Rigidity of locally symmetric rank one manifolds of infinite volume

Abstract: We discuss questions by Mostow \cite{Mo1}, Bers \cite{B} and Krushkal \cite{Kr1, Kr2} about uniqueness of a conformal or spherical CR structure on the sphere at infinity $\partial H_\mathbb{F}^n$ of symmetric rank one space $H_\mathbb{F}^n$ over division algebra $\mathbb{F}=\mathbb{R}\,,\mathbb{C}\,,\mathbb{H}\,,\text{or}\,\, \mathbb{O} $ compatible with the action of a discrete group $G\subset\operatorname{Isom}H_\mathbb{F}^n$. Introducing a nilpotent Sierpi\'{n}ski carpet with a positive Lebesgue measure in the nilpotent geometry in $\partial H_\mathbb{F}^n\setminus{\infty}$ and its stretching, we construct a non-rigid discrete $\mathbb{F}$-hyperbolic groups $G\subset\operatorname{Isom}H_\mathbb{F}^n$ whose non-trivial deformations are induced by $G$-equivariant homeomorphisms of the space.
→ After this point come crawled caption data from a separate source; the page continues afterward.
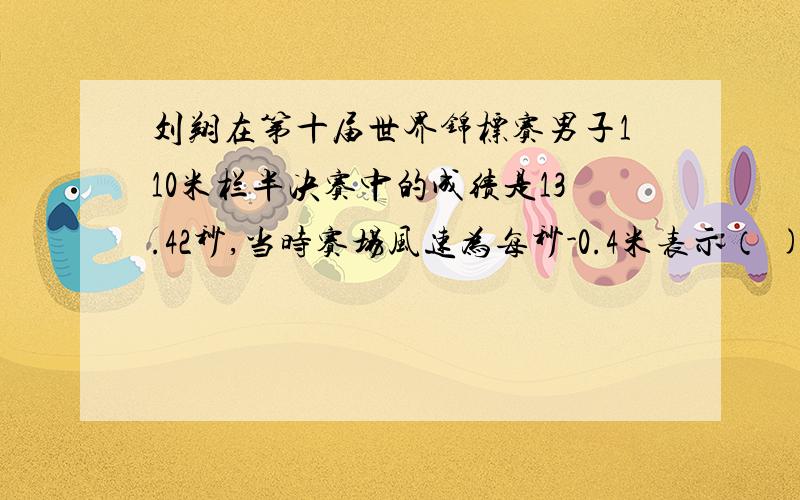 刘翔在第十届世界锦标赛男子110米栏半决赛中的成绩是13.42秒,当时赛场风速为每秒-0.4米表示（ )刘翔在第十届世界锦标赛男子110米栏半决赛中的成绩是13.42秒,当时赛场风速为每秒-0.4米表示（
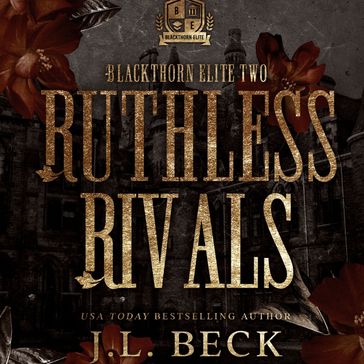 Ruthless Rivals - J.L. Beck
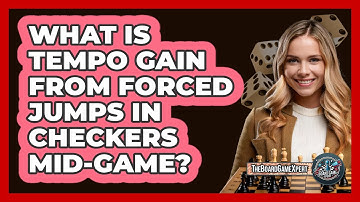 What Is Tempo Gain From Forced Jumps In Checkers Mid-game? - The Board Game Xpert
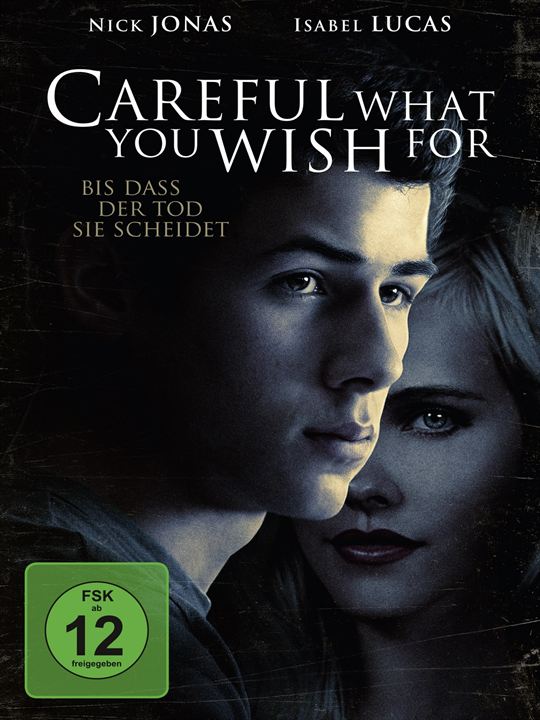 Careful What You Wish For - Bis dass der Tod sie scheidet : Kinoposter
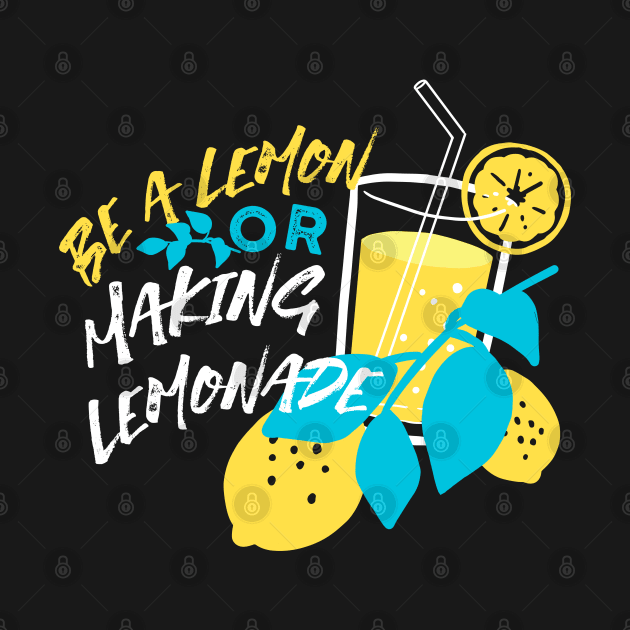 Be a Lemon, Or Making Lemonade Black Ver by FlinArt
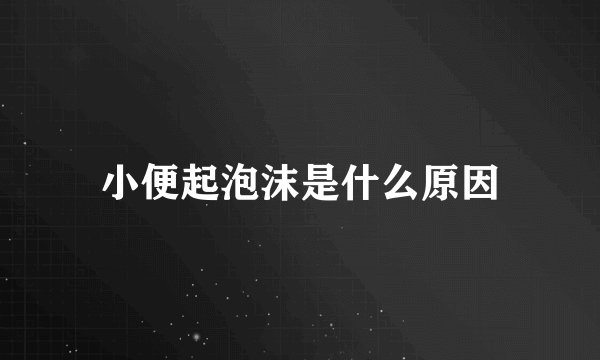 小便起泡沫是什么原因
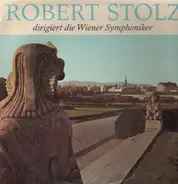 Robert Stolz - Dirigiert die Wiener Symphoniker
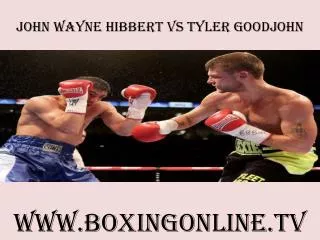 full fight John Wayne Hibbert vs Tyler Goodjohn live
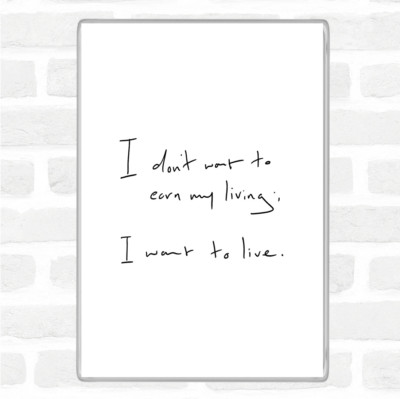 Earn My Living Zitat Jumbo Kühlschrankmagnet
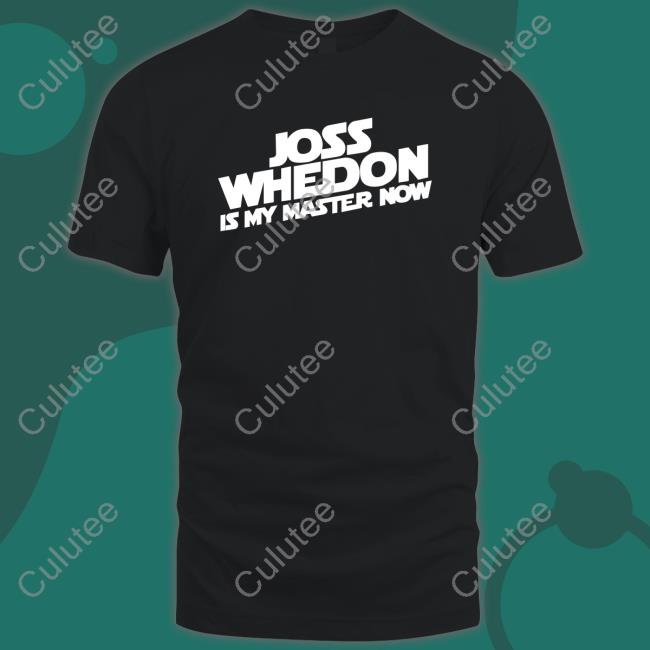 Joss Whedon Is My Master Now Tee Shirts Kris P Bacon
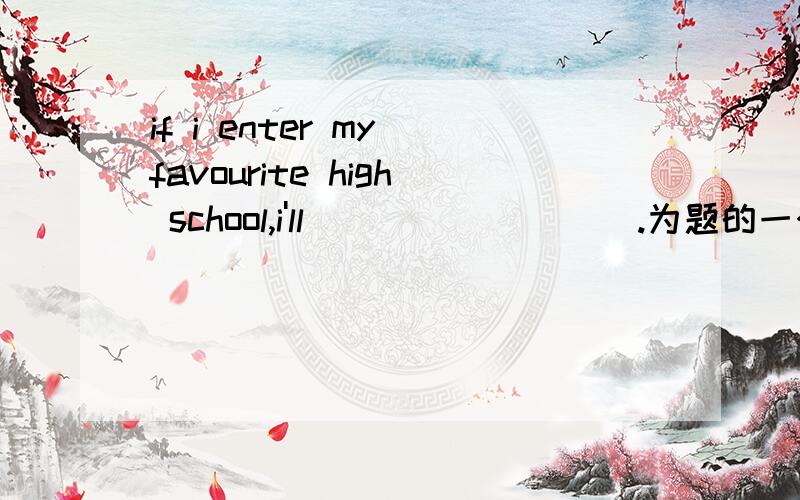 if i enter my favourite high school,i'll_________.为题的一个英语作文,开头已经给了.哪位热心网友能提供更好的答案?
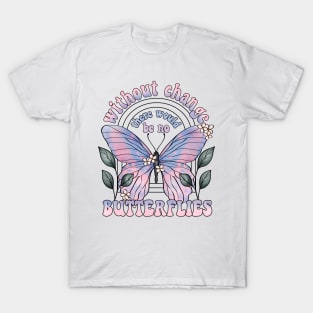 Butterfly change design T-Shirt
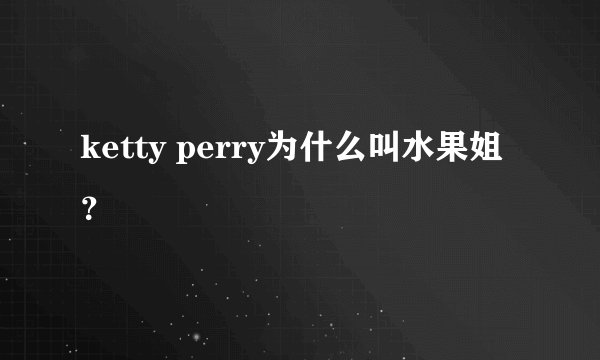 ketty perry为什么叫水果姐？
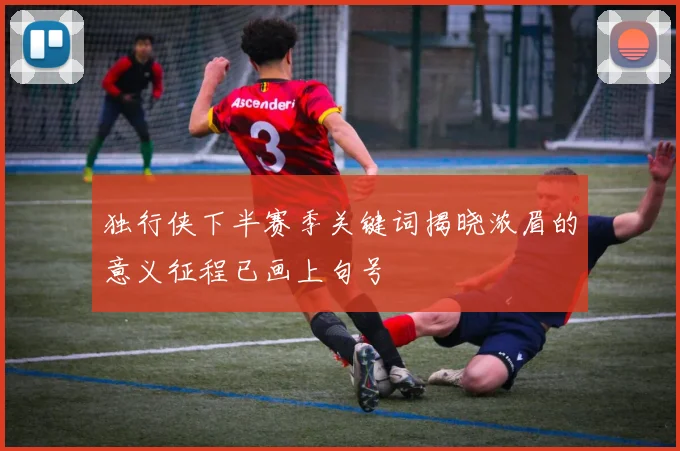 独行侠下半赛季关键词揭晓浓眉的意义征程已画上句号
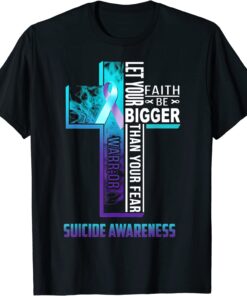 Christian Faith Quote For Mental Health Suicide Prevention T-Shirt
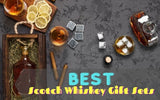 35 Classy Scotch Whiskey Gift Sets That Make Drinking More Enjoyable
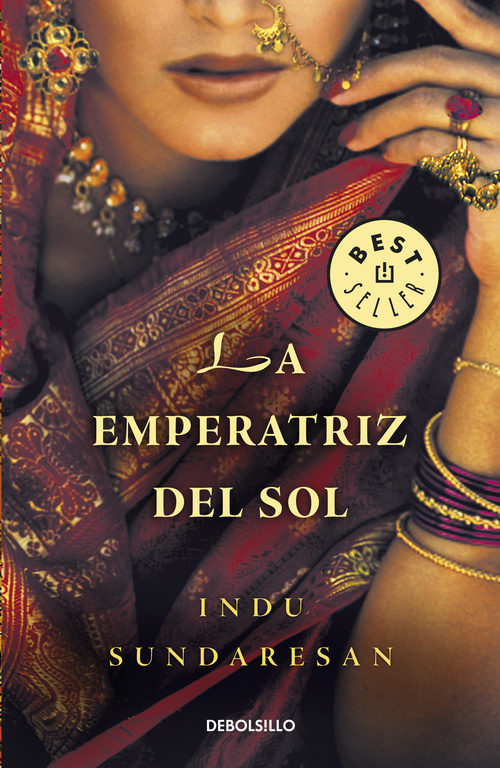 La Emperatriz Del Sol por Indu Sundaresan
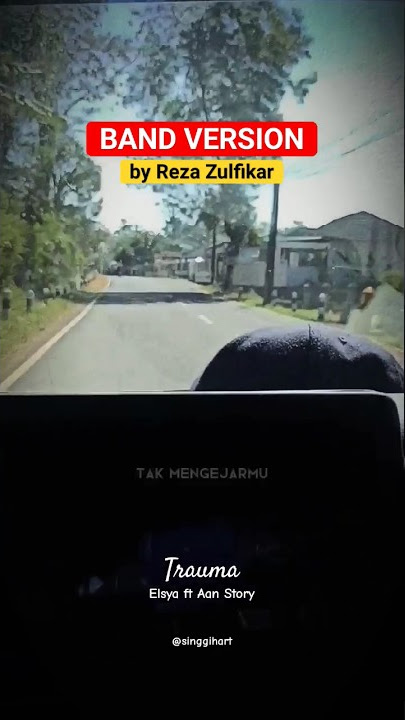 Versi Band !!! Begini Lagu Trauma - Elsya ft Aan Story by Reza Zulfikar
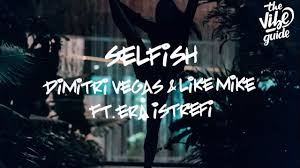 Dimitri vegas & like mike & david guetta & daddy yankee feat. Dimitri Vegas Like Mike Ft Era Istrefi Selfish Lyric Video Youtube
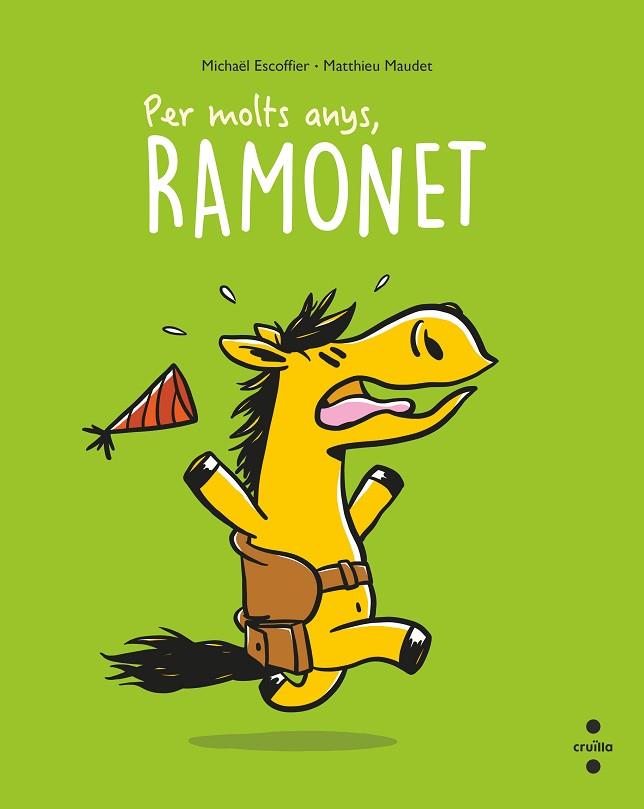 PER MOLTS ANYS, RAMONET | 9788466150521 | ESCOFFIER, MICHAËL | Llibreria Drac - Llibreria d'Olot | Comprar llibres en català i castellà online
Here we consider two situations: either the limit set $\Lambda(G)$ is the whole sphere at infinity $\partial H_\mathbb{F}^n$ or restrictions of such non-trivial deformations to components of the discontinuity set $\Omega(G)\subset \partial H_\mathbb{F}^n$ are given by restrictions of $\mathbb{F}$-hyperbolic isometries. In both cases the demonstrated non-rigidity is related to non-ergodic dynamics of the discrete group action on the limit set which could be the whole sphere at infinity.